ラストには火星人との一騎打ちシーンがあるんですが、この手のヒロイン・アクションでよく見る、「この敵、どう見ても手を抜いて勝たせてあげてるだろう」感が全く無いんです。本気の戦いで勝ってるように見えるんですから、凄いです。
さらに驚いた事に、ナターシャがこの映画に参加する事が決まったのが、ある事情で、クランクインの直前になってしまい、他のキャストは受けていた、アクションや格闘の訓練をほとんど受けずに撮影に入ったらしいんです。それであそこまでやれるんですから、これは凄いことです。

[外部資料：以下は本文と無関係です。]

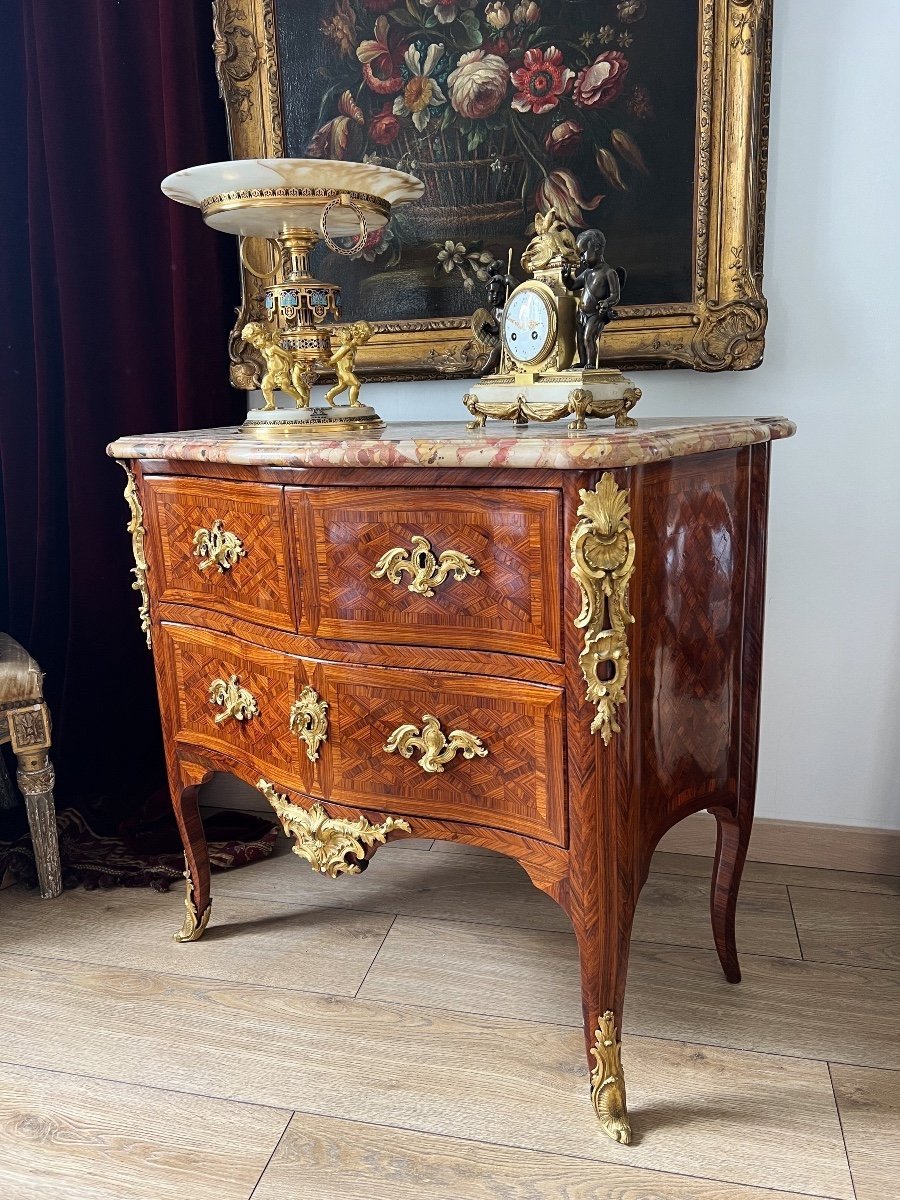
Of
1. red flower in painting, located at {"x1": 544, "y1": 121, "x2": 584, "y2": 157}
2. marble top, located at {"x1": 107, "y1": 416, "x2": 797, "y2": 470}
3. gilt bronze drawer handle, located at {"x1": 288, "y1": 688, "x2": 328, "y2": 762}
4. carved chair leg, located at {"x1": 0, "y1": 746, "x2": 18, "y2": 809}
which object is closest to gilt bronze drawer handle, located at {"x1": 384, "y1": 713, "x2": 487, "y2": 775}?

本人の才能もさることながら、スタント・コーディネーターのジェフ・イマダの振り付けのうまさもあるでしょうね。この映画で出る格闘シーン、一対一の格闘戦から、集団戦の中でちょこっと見られる格闘戦に至るまで、全てが見応えがあるんです。映画的な見栄え感もあり、リアル感もありますからね。
アクションメインの映画でも、ここまでレベルの高いアクションを見せられる映画はそう無いでしょうね(しかも、アクション俳優が出てないのに)。
この映画、かなり“作り込まれてる”感のある映画なので、何度見ても面白いです。
ただ、個人的に主演のアイス・キューブの地味さがどうにも気になってしょうがなかったんですが、DVDの音声解説で、ナターシャ・ヘンストリッジがアイスの事を「テディベアみたい」と言ってるのを聞いてハッとしました。“確かに似てる!”と(笑)。そう、この映画は「テディベアが火星人と戦う映画」という見方も出来るんです(何だそりゃ・笑)。
ずっとアイスは自分的にはミスキャストだと思ってたんですが、これを聞いて以来、考えが変わりました。変な柄のズボンを穿いてるところも、とってもラブリィに思えてしまいます。